Día a día observo cómo pierdo la característica fundamental que me hace pertenecer al género humano. Dentro de mi propio grupo vital abundan las injusticias y mendigamos cariño, un abrazo, un beso, una palabra de aprobación, una caricia, algo que nos haga sentir que no estamos solos, que siempre hay un camino de regreso. Somos capaces (aunque solemos negarlo) de enamorarnos a diario tanto de esa sonrisa, como de los tres segundos previos al saludo de “buenos días” que hace que nuestros corazones den un vuelco. Somos teatro. Somos tragedia cuando te vas y tu figura se confunde y se difumina entre sombras. Soy la heroína que se enfrenta al cruel destino de verte marchar y que cree en la acción de Zeus que hará que vuelvas a casa después de cada huída.

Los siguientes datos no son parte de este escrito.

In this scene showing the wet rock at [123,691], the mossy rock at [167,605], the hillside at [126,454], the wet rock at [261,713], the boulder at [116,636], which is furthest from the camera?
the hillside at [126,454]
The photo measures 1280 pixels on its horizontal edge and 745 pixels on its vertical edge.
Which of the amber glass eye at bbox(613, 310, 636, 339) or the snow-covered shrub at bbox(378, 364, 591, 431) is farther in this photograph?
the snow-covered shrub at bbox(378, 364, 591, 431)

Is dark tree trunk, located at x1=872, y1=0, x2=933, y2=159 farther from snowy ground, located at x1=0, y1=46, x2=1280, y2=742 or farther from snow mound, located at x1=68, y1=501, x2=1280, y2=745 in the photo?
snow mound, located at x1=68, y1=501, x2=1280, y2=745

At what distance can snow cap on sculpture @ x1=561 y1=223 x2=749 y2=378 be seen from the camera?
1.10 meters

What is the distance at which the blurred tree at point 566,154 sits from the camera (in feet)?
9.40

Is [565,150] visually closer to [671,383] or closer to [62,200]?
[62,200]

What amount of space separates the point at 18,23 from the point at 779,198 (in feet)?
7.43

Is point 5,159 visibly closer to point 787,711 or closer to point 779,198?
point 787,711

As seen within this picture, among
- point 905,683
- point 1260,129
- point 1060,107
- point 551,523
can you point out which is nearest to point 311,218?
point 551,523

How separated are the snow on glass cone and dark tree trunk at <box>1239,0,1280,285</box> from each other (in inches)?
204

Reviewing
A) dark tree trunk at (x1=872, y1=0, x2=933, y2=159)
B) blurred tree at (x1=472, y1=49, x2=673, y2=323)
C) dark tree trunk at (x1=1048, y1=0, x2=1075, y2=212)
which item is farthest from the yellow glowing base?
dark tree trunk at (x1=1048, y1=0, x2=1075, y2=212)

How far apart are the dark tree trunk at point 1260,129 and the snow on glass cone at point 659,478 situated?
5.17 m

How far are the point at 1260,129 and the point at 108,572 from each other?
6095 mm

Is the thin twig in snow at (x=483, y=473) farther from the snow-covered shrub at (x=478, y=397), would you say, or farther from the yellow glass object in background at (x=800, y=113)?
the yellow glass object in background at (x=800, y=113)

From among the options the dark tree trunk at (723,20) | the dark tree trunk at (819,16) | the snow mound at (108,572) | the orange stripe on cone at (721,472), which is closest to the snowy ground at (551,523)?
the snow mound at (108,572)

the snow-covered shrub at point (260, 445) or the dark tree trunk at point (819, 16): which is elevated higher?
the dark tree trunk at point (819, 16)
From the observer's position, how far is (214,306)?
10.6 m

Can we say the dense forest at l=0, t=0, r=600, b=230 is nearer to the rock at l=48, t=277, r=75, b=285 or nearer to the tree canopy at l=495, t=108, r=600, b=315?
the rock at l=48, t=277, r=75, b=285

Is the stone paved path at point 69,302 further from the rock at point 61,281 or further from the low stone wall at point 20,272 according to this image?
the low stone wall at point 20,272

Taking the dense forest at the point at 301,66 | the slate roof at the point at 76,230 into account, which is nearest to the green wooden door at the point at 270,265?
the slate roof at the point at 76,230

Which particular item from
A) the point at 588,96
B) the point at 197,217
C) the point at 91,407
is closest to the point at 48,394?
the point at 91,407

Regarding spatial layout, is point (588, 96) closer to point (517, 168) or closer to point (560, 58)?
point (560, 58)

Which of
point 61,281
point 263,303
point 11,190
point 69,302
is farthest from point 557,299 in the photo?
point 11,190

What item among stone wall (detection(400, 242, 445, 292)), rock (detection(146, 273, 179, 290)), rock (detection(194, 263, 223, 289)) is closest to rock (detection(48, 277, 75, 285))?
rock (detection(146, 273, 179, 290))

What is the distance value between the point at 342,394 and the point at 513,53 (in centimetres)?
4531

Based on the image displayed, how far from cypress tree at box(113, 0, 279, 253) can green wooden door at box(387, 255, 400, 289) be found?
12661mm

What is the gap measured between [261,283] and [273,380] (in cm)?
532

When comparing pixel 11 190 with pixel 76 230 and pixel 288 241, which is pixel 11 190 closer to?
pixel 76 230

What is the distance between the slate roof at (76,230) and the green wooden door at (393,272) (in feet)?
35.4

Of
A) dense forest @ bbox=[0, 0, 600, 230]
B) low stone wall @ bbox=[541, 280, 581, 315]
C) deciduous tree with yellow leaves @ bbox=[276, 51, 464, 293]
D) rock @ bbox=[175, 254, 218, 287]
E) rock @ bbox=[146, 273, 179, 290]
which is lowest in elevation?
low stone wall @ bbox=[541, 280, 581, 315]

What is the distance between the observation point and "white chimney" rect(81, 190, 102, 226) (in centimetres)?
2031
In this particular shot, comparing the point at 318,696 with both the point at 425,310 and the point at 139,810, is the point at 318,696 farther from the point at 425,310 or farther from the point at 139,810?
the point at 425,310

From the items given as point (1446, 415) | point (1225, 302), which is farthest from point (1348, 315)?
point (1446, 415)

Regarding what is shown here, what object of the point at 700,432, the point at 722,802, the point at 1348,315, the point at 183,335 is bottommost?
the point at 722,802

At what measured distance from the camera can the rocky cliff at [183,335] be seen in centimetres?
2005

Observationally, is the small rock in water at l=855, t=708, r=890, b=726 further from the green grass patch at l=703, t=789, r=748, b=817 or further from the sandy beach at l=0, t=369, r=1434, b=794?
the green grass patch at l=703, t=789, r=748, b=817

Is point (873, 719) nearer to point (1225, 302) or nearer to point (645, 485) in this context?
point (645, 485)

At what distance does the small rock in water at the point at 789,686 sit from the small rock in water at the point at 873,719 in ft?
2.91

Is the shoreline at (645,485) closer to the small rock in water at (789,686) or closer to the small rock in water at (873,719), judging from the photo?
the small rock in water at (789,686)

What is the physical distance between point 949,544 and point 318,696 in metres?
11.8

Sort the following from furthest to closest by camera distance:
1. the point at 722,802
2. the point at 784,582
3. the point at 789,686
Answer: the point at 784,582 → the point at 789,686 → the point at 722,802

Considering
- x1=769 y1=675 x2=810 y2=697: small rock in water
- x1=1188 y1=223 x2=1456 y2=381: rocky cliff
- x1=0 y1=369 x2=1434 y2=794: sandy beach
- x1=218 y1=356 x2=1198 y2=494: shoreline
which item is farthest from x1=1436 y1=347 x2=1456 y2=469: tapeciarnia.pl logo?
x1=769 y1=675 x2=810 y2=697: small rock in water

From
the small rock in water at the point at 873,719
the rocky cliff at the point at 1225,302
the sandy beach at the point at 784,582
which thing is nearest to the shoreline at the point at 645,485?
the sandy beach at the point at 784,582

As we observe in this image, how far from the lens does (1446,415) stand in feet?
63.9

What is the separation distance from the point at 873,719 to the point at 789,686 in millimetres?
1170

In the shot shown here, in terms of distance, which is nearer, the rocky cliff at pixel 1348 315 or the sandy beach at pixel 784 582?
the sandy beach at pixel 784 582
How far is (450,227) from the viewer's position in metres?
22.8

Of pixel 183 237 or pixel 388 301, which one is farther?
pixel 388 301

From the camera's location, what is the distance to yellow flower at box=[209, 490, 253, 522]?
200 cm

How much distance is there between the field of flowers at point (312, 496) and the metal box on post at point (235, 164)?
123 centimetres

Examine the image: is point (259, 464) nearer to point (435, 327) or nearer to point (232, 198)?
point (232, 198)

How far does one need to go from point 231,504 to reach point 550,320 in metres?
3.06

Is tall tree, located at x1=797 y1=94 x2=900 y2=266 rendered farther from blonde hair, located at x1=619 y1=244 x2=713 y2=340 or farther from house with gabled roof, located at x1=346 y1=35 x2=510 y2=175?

Personalmente, me incluyo en el primer grupo de personas, los que somos capaces de entregar nuestro corazón en bandeja de plata con un cuchillo al lado e, ilusos de nosotros, esperamos que no lo tiren o lo apuñalen.
“Puedes pegarme, insultarme, torturarme, abandonarme, hacerlo todo mal. Pero créeme, si algún día alguien hace lo mismo contigo, yo seré el primero en defenderte”.